What happens when two startups — both of which are disruptive by design — begin to disrupt one another? That’s the story between ridesharing companies Lyft and Uber, both of which have turned the transportation industry on its head. Together, Uber and Lyft have been able to successfully tackle the taxiing industry to a certain degree of success, all the while fighting off lawsuits and regulatory assaults in cities across the country. And as their popularity has grown, so have their respective user bases.
It was only a matter of time before the two decided to butt heads, and it looks like we’re witnessing the beginning stages of it.
The accusations have begun to fly between the two companies, with Lyft drivers reportedly accusing drivers from Uber of trying to sabotage them.
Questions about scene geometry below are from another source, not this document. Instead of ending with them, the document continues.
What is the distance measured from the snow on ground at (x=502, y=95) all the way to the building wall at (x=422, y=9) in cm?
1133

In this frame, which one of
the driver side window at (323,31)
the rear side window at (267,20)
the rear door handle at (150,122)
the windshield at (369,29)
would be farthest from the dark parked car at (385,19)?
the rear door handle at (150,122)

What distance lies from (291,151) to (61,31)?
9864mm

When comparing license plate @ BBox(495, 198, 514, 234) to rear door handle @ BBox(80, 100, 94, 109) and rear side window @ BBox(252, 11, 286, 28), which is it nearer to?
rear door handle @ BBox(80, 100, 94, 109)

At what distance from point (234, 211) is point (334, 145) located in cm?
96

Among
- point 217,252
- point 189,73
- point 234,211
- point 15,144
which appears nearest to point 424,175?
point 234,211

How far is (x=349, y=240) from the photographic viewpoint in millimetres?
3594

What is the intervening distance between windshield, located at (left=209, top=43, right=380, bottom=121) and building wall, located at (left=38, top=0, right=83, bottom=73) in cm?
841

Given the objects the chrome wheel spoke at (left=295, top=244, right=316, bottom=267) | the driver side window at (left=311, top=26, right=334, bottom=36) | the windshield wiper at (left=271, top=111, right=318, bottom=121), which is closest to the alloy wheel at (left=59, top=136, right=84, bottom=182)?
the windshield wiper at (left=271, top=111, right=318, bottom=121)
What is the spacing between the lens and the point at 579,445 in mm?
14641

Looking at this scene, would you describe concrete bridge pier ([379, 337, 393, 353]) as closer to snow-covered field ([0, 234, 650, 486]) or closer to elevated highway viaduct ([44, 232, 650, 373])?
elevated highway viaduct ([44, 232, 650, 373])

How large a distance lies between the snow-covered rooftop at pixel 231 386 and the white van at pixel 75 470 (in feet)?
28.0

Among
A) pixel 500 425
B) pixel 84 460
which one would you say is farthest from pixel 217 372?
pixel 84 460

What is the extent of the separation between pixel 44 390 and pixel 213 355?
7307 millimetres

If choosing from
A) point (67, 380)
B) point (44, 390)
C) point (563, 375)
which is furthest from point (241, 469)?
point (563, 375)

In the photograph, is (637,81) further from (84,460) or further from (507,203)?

In order to fulfill their dastardly plan, The New York Times reports, Uber drivers apparently spent the last ten months requesting and subsequently canceling more than 10,000 ride requests. Lyft drivers say that Uber has done so for no other reason than to irritate its drivers and customers, and the accusations are aimed at 177 individual Uber drivers.
Uber then came back at the accusations with a salvo of its own, releasing a statement not only accusing Lyft drivers of the same type of activity, but also dragging investors and acquisition rumors into the picture.
“Lyft’s claims against Uber are baseless and simply untrue. Furthermore, Lyft’s own drivers and employees, including one of Lyft’s founders, have canceled 12,900 trips on Uber,” an Uber representative announced. “A number of Lyft investors have recently been pushing Uber to acquire Lyft. One of their largest shareholders recently warned that Lyft would ‘go nuclear’ if we do not acquire them. We can only assume that the recent Lyft attacks are part of that strategy.”